§ What you will do
Retype exactly the stretch of lines that begins at the line containing "Among these options" and ends at the last line of the data, with no other lines.
** Start of Task inputs **
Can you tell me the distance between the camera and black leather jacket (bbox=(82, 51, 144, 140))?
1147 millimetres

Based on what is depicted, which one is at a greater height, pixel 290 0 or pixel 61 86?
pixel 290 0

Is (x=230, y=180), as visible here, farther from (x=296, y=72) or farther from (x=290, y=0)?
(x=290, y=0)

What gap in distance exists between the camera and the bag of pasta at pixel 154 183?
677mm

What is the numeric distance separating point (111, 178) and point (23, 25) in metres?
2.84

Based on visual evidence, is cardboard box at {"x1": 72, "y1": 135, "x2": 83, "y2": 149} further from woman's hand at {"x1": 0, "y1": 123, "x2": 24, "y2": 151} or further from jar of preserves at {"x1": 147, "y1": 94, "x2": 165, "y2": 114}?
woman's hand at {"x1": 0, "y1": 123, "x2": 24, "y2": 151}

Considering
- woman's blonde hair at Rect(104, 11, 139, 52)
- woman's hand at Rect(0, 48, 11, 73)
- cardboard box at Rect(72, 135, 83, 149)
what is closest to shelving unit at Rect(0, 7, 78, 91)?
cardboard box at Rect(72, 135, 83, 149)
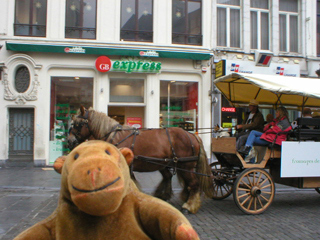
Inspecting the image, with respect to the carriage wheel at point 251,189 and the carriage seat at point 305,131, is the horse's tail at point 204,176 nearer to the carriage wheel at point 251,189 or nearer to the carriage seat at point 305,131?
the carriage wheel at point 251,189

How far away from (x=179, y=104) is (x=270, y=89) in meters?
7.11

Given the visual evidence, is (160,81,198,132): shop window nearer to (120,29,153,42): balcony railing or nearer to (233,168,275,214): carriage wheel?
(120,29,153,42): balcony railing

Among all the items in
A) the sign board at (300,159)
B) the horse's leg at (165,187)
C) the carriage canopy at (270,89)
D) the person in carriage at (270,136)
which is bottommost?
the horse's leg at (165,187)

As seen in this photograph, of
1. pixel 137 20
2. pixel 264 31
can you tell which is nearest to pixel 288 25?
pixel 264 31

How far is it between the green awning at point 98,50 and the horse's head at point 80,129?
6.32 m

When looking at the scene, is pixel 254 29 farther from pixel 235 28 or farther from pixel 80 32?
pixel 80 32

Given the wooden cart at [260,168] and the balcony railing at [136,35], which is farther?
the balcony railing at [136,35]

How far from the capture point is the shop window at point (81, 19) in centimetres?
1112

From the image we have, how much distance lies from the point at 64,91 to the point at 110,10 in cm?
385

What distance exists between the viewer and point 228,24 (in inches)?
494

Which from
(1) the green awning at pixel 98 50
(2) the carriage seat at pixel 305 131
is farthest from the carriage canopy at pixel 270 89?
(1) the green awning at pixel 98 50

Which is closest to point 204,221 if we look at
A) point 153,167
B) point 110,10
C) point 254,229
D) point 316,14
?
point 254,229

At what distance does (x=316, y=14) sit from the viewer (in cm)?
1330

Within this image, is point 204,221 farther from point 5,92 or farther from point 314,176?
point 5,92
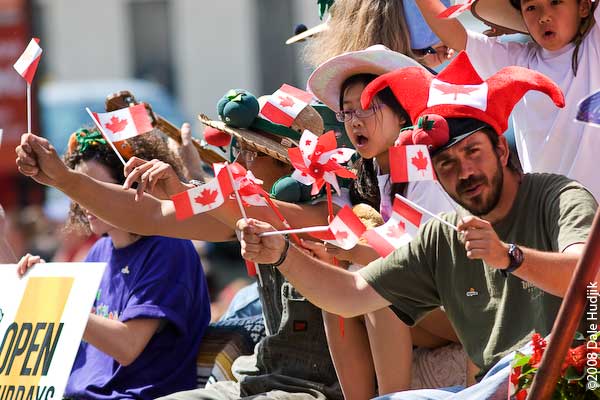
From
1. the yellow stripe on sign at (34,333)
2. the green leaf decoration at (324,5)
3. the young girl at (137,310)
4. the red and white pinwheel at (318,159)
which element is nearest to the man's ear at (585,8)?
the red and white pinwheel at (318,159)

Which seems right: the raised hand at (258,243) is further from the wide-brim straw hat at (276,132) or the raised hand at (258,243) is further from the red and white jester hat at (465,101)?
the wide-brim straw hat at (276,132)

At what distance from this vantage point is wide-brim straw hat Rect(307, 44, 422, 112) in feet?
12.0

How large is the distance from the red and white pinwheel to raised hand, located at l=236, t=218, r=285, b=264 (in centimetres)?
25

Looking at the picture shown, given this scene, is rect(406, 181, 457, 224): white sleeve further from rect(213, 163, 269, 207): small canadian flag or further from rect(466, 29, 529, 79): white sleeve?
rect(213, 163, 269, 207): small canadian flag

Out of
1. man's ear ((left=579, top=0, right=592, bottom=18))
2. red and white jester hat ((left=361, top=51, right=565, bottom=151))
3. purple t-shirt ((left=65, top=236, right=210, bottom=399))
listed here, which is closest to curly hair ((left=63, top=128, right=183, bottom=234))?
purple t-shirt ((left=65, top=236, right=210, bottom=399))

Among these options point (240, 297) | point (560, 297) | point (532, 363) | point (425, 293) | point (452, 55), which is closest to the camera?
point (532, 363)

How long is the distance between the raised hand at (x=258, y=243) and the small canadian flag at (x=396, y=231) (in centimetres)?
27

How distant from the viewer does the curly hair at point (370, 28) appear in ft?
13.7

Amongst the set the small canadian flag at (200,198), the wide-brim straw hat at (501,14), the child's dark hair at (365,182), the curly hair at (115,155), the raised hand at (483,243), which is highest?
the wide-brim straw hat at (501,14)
** End of Task inputs **
§ Task response
Among these options point (240, 297) | point (560, 297) | point (532, 363) | point (425, 293) | point (452, 55), which is closest to the camera?
point (532, 363)

How long is the distance between the raised hand at (x=258, y=243) and the small canadian flag at (x=396, y=231) (in centimetres)?
27

How distant from the viewer does the curly hair at point (370, 28) appear in ft?
13.7

Amongst the set the small canadian flag at (200,198), the wide-brim straw hat at (501,14), the child's dark hair at (365,182), the curly hair at (115,155), the raised hand at (483,243), which is highest?
the wide-brim straw hat at (501,14)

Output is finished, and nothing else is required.